No, certo, non ci si può occupare di tutte le vite fragili, di quelle che corrono il rischio di spezzarsi. No, certo, è insensato ogni paragone fra le vite sotto i riflettori e quelle che lottano silenziosamente. No, certo, ogni parola è superflua, eppure di cosa altro parliamo, in fondo, se non della nostra finitezza, ogni giorno?
Però oggi vorrei fare i miei auguri a Peppina, di cui troppo si è parlato e di cui troppo presto si è smesso di parlare, perché c’era altro di cui occuparsi, perché il terremoto, ho letto sulla bacheca di una critica letteraria, è, secondo un arguto commentatore, un “topos letterario” (e certo, un topos, naturale), perché abbiamo promesso e, ops, ce lo siamo dimenticati, perché mica vorrai paragonare la storia di Peppina alle magnifiche sorti del Deltaplano, mica vorrai, scrive il brillante social media manager.
Ansa, ieri:
“Da oggi pomeriggio ‘nonna Peppina’, al secolo Giuseppa Fattori, la 95enne diventata simbolo dei terremotati, è ricoverata per accertamenti all’ospedale di Camerino. Da una quindicina di giorni soggiornava a Polverina, in un albergo, assistita da un’amica.

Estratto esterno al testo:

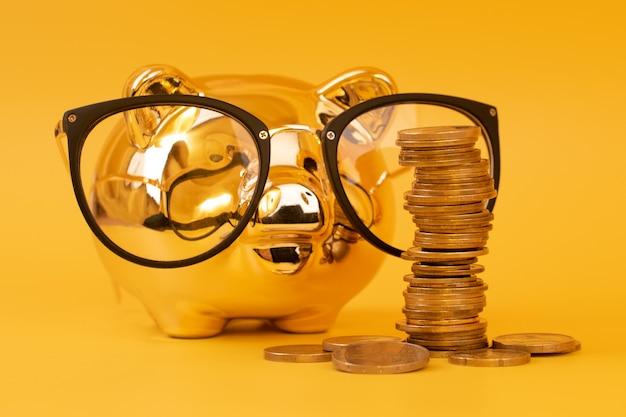 Goldenes sparschwein, das brille mit geldturm trägt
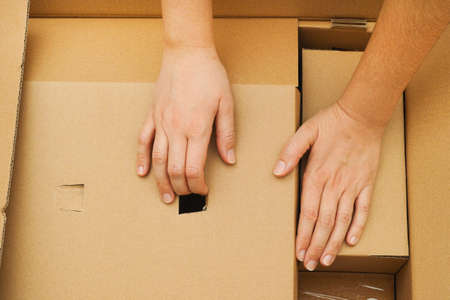 to unpack: Two woman hands unpacking big cardboard box. Close-up. Stock Photo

La settimana scorsa si era lussata un polso. Oggi i familiari hanno chiamato il 118. La casetta in legno, realizzata per lei dai suoi familiari e ritenuta abusiva, non è stata ancora dissequestrata. Peppina era stata costretta a vivere in albergo perché la sua casetta abusiva a Fiastra, ora sanata, ha ancora i sigilli, mentre il vecchio container dove si appoggiava è stato rimosso per evitare il sequestro”.
Non mi porterete via di qui, diceva Peppina. Non mi porterete via.